--- start of SUPPLIED PASSAGE ---
In the case of Hooper v. Smith, 1 Bl. Rep. 441. one Hooper being bona fide indebted to his mother in the sum of 800 l. at 8 o'clock in the morning assigned and delivered to his mother, half his stock in trade, which was taken away immediately to his mother's lodgings. On the evening of the same day he committed an act of bankruptcy. His assignees, by stratagem, got possession of the goods and sold them. The mother brought trover against the assignees, and recovered. Lord Mansfield, in that case, said, that "a preference to one creditor, especially by assigning only part of his goods, and to pay only part of the debt, has been frequently held to be good; particularly in the case of Cock v. Goodfellow, (the case of a parent and child,) Small v. Owdley and others." "Suppose he had sold the goods in question to John or Thomas, and, with that ready money, had paid his mother part of her debt; would that sale or payment have been void?"

The courts of Virginia, Maryland and Pennsylvania have always recognised the same principles. If the bankrupt law had never passed, this deed would have been protected in courts of law and equity.
--- end of SUPPLIED PASSAGE ---
--- start of DATASET ENTRIES ---
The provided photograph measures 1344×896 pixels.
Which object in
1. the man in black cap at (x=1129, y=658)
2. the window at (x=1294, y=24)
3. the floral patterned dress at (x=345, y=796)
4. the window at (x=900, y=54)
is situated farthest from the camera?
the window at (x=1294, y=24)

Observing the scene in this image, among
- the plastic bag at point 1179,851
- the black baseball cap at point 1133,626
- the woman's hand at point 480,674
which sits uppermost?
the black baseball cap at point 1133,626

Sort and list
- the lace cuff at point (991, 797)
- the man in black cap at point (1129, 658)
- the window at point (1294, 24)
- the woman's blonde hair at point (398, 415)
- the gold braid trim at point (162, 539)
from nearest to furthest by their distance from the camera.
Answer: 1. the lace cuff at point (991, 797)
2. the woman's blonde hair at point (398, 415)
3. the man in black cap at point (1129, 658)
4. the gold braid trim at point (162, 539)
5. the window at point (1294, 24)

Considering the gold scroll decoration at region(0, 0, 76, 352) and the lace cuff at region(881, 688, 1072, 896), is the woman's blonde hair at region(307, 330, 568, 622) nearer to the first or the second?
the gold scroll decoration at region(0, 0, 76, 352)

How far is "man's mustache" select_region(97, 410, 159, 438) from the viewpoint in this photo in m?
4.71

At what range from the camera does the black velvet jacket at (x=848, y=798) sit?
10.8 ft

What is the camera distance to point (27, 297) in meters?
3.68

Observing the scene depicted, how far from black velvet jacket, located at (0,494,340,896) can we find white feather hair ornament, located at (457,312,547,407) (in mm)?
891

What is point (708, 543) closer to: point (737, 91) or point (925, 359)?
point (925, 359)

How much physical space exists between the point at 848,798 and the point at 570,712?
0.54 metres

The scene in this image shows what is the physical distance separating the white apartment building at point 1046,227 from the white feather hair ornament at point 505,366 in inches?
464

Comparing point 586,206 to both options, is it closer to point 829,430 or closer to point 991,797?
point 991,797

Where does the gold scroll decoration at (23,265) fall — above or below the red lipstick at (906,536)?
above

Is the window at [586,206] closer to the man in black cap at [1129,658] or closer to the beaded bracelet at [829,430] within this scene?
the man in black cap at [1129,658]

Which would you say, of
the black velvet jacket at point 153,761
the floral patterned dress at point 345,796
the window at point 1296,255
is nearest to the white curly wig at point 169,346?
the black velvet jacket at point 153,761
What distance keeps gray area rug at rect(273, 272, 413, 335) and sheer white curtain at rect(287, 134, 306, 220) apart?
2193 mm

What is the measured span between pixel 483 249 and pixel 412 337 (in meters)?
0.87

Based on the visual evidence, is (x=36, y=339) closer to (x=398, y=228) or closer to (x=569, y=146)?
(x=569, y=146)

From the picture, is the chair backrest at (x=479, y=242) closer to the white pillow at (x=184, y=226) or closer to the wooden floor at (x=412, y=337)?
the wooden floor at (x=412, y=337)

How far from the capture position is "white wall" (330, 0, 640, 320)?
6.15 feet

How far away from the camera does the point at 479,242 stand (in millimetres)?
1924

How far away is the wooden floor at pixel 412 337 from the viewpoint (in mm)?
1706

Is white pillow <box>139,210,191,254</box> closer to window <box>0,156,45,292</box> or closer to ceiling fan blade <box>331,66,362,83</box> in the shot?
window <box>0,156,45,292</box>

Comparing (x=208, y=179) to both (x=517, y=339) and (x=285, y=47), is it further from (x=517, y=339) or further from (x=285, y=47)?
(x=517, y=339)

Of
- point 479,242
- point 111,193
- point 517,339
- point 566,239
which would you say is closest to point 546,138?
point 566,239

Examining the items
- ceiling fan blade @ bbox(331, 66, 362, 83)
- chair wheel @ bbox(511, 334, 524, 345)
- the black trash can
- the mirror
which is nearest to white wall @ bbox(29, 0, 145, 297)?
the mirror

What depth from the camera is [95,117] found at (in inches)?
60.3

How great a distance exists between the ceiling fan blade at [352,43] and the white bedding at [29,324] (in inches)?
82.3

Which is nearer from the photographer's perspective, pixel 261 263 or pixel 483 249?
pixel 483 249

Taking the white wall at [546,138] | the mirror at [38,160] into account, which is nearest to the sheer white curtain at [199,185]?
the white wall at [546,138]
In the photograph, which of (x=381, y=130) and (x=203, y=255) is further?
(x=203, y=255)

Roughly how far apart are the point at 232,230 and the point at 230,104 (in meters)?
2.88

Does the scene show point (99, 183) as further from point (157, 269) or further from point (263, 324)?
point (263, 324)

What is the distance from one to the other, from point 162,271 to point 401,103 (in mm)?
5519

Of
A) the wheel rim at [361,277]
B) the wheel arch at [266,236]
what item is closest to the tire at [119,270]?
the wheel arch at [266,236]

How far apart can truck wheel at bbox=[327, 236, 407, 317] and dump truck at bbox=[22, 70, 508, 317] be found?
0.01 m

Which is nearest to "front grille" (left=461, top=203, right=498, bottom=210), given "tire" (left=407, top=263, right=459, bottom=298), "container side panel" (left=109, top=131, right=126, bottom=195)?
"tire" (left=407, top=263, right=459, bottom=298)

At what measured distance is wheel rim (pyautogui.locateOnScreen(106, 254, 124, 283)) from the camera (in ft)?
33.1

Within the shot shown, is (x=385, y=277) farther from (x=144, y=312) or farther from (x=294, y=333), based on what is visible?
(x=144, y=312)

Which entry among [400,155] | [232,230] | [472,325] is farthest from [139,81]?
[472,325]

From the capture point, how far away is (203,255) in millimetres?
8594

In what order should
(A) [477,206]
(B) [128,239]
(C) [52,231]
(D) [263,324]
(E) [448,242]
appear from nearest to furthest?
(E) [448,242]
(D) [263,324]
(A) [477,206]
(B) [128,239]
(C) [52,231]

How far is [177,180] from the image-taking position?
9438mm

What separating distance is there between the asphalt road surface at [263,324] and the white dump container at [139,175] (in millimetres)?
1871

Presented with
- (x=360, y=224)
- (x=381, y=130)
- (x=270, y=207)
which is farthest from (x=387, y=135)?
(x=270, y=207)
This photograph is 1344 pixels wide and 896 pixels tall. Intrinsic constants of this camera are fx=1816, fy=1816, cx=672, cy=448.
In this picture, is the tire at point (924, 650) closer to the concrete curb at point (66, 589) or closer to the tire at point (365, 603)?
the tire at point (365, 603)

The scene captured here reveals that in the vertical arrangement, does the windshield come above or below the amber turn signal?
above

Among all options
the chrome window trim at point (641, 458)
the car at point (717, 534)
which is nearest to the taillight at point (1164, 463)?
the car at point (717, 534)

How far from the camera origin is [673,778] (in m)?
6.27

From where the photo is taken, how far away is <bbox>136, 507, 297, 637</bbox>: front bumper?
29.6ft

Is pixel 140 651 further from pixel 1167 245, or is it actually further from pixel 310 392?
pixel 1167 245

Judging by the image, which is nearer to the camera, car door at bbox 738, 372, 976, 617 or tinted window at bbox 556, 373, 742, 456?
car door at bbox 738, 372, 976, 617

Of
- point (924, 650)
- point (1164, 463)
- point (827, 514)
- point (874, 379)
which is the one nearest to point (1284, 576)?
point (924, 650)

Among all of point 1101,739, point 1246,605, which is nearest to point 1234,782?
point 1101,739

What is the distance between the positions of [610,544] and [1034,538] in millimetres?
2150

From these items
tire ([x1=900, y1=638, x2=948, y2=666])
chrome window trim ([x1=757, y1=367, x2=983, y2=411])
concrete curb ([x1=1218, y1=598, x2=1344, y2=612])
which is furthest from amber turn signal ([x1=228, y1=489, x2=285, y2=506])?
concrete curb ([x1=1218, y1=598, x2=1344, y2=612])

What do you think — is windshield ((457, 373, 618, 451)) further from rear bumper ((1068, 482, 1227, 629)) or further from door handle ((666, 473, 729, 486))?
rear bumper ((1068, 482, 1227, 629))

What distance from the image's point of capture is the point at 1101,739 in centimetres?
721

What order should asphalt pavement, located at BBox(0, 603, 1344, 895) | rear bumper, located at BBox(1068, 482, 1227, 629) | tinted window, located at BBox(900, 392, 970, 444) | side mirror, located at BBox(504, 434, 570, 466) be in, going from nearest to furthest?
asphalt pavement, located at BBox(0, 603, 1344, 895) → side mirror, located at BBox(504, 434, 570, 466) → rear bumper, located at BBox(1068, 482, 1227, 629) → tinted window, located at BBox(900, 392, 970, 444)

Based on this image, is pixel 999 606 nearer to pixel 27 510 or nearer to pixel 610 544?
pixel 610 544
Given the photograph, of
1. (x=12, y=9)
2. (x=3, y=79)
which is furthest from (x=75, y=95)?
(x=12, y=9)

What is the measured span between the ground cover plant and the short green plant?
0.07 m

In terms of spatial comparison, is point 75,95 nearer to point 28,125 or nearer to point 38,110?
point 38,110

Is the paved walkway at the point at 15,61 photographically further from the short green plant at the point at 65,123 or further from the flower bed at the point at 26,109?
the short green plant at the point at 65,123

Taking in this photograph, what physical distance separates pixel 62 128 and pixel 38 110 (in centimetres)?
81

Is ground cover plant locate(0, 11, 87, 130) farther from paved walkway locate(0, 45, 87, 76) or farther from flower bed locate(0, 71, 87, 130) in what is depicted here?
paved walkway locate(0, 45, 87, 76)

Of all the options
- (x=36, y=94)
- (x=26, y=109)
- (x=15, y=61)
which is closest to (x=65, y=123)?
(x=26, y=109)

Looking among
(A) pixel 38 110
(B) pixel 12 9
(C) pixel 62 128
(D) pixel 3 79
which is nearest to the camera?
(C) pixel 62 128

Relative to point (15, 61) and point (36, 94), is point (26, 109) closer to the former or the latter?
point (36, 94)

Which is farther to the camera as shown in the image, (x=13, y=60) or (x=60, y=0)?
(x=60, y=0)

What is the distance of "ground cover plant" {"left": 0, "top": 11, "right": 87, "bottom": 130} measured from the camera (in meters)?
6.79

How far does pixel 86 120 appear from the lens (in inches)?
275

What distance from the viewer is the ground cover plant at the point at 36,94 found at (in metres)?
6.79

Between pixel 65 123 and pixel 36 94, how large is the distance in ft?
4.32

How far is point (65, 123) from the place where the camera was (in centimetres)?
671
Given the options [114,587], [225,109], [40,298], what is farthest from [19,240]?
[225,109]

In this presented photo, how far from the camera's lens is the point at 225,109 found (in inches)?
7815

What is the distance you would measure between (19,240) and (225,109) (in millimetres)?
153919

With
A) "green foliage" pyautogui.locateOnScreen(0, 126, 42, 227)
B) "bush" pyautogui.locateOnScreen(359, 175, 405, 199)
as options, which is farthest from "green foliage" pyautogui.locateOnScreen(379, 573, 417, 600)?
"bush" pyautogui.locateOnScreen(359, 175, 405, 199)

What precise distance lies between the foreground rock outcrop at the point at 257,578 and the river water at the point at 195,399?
--- end of DATASET ENTRIES ---
:: SET OF TASKS ::
**1)** Name every state whose courts, according to the Hooper v. Smith passage, have always recognized the same principles.
**2)** Answer from the Hooper v. Smith passage:
(a) What sum did Hooper owe his mother?
(b) What action did the mother bring against the assignees?
(c) In which courts would the deed have been protected if the bankrupt law had never passed?

:: ANSWER LIST ::
**1)** Virginia, Maryland, Pennsylvania

**2)**
(a) 800 l.
(b) Trover
(c) Courts of law and equity